Request: Copy the entries from the line containing "The photograph here" through the end of the entries, inclusive, switching "dappled" to "speckled" and changing nothing else. Leave the pictures out of your answer.

Dataset records:
'''
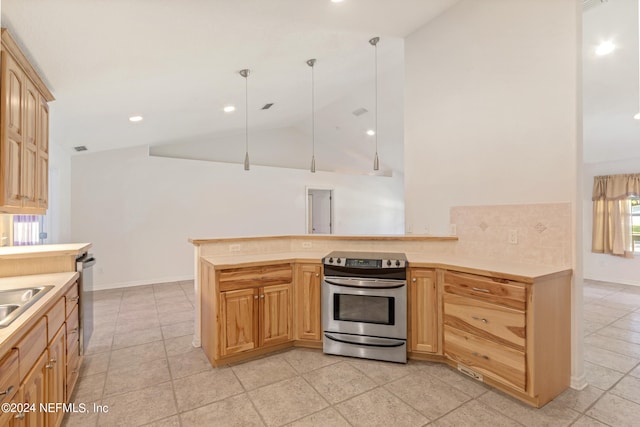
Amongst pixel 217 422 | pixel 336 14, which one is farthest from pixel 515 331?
pixel 336 14

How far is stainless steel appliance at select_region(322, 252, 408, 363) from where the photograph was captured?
2.55 metres

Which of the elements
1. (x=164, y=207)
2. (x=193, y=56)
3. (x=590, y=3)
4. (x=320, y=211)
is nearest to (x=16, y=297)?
(x=193, y=56)

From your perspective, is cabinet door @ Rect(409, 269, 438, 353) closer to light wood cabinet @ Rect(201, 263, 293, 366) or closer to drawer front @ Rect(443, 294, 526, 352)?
drawer front @ Rect(443, 294, 526, 352)

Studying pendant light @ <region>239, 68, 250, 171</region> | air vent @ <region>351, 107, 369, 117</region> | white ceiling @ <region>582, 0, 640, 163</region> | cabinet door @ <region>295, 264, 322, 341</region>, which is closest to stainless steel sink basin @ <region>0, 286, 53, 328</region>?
cabinet door @ <region>295, 264, 322, 341</region>

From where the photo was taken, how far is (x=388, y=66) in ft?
14.2

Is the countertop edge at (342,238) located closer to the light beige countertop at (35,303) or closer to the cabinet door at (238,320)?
the cabinet door at (238,320)

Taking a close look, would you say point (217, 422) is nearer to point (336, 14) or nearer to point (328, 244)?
point (328, 244)

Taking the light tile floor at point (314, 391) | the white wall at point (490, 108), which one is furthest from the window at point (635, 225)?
the white wall at point (490, 108)

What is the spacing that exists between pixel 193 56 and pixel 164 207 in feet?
12.5

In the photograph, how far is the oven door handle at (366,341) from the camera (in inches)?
100

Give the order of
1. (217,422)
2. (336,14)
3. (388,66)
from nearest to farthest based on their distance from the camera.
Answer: (217,422), (336,14), (388,66)

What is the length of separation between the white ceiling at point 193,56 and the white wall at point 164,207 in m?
0.51

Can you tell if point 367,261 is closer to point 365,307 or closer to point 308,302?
point 365,307

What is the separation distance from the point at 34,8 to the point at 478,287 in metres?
3.26
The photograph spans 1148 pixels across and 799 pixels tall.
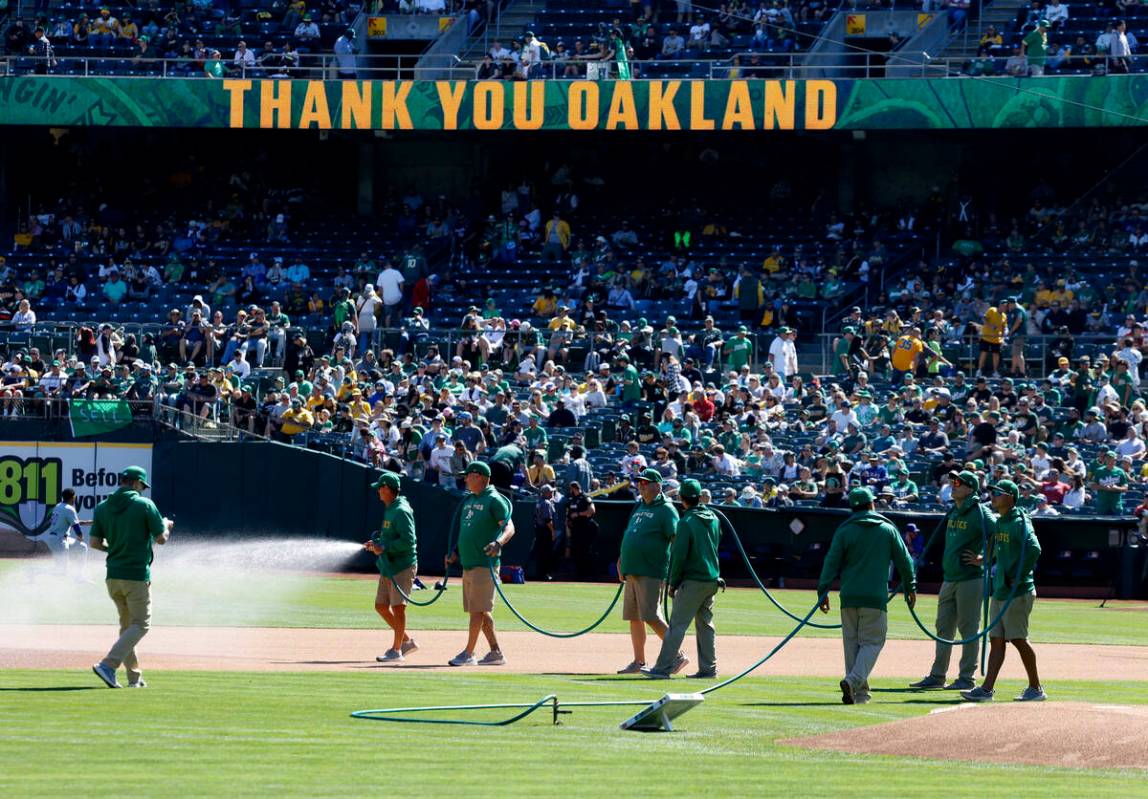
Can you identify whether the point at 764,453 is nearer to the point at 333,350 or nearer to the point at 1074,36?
the point at 333,350

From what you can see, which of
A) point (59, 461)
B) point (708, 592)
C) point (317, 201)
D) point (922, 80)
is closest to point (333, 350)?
point (59, 461)

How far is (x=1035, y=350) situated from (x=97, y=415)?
1622 centimetres

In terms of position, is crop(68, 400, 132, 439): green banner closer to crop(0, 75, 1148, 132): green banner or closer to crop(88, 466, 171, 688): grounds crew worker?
crop(0, 75, 1148, 132): green banner

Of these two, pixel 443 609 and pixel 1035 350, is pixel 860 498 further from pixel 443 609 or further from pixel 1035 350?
pixel 1035 350

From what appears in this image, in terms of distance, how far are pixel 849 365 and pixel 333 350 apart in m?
9.59

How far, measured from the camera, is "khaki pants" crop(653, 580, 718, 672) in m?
15.7

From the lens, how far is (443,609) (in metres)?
24.0

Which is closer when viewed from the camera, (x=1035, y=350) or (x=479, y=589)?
(x=479, y=589)

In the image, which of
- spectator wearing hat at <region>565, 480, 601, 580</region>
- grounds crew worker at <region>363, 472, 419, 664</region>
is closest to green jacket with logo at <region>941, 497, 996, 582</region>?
grounds crew worker at <region>363, 472, 419, 664</region>

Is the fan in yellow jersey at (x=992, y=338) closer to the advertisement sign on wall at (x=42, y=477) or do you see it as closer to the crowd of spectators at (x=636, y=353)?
the crowd of spectators at (x=636, y=353)

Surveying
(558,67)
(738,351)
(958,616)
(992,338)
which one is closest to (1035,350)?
(992,338)

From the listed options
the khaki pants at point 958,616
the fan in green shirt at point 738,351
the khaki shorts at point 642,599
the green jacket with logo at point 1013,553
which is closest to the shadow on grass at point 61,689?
the khaki shorts at point 642,599

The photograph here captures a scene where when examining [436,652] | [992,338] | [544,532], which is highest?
[992,338]

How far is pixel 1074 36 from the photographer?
1551 inches
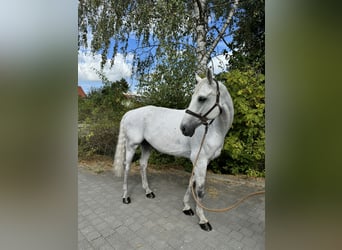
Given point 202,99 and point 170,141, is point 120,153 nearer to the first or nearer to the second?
point 170,141

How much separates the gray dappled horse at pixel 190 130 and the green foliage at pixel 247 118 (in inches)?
43.3

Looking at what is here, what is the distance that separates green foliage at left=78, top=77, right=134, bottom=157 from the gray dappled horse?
1.77 metres

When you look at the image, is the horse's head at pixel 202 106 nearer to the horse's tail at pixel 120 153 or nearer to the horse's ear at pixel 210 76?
the horse's ear at pixel 210 76

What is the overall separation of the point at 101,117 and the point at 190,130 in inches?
130

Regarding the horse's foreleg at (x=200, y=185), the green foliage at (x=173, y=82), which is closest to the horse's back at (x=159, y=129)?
'''
Completed task:
The photograph here captures a scene where when examining [436,652] | [992,338] | [544,532], which is highest?
[992,338]

How far is pixel 1074 36 from the photographer?
1551 inches
Given point 202,99 and point 170,141, is point 120,153 nearer to the first or nearer to the second?
point 170,141

How much separates the gray speckled horse at pixel 190 130 and the green foliage at pixel 247 118 (in inches)?
43.3

Looking at what is here, what is the distance that separates green foliage at left=78, top=77, right=134, bottom=157 from the gray speckled horse?
1.77 metres

When you look at the image, is the horse's head at pixel 202 106 nearer to the horse's tail at pixel 120 153 or nearer to the horse's ear at pixel 210 76?
the horse's ear at pixel 210 76

What is the overall separation of the point at 101,117 and the point at 190,130 in inches?
130

Regarding the horse's foreleg at (x=200, y=185), the green foliage at (x=173, y=82), which is closest to the horse's back at (x=159, y=129)?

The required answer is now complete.